[Problem]
Please translate this sentence from the abstract below into Spanish: "Since 2022, I have been conducting participant observation within a Korean multidisciplinary team developing an AI model for generating novels in English and Korean."

[Given text]
Start of Block

So Yeon Leem (Dong-A University)
Long abstract:
The rise of Large Language Models (LLMs) like ChatGPT is reshaping the social discourse on AI technology, bringing copyright concerns of texts and images used in AI training data to the forefront. Notably, the New York Times' December 2023 lawsuit against OpenAI and Microsoft over copyrighted content in ChatGPT's training data exemplifies this shift. This study scrutinizes whether financial compensation for copyright infringement is the sole ethical countermeasure to data extractivism, which inherently regards all content, copyrighted or not, as mere data for AI enhancement. I explore data extractivism through the lens of the low-wage, non-professional laborers tasked with converting meticulously written texts into 'AI fodder' following pre-set manuals. Since 2022, I have been conducting participant observation within a Korean multidisciplinary team developing an AI model for generating novels in English and Korean. This research highlights a group of experts—primarily literature PhD candidates—transforming novel texts into AI training data. Their professional expertise and passion for literature underscore the complexities of reducing literary works to data. Their anxiety and frustration, I argue, affirm that annotation involves 'text with care(Leedham et al., 2021),' presenting an opportunity for developing AI ethically, in opposition to data extractivism
Seyi Olojo (University of California, Berkeley)

End of Block

[Source material]
Start of Block

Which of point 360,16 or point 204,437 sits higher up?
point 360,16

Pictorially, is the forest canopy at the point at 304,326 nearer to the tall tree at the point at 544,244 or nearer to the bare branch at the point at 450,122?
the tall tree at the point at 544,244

End of Block

[The completed task]
Desde 2022, he estado realizando observación participante dentro de un equipo multidisciplinario coreano que desarrolla un modelo de IA para generar novelas en inglés y coreano.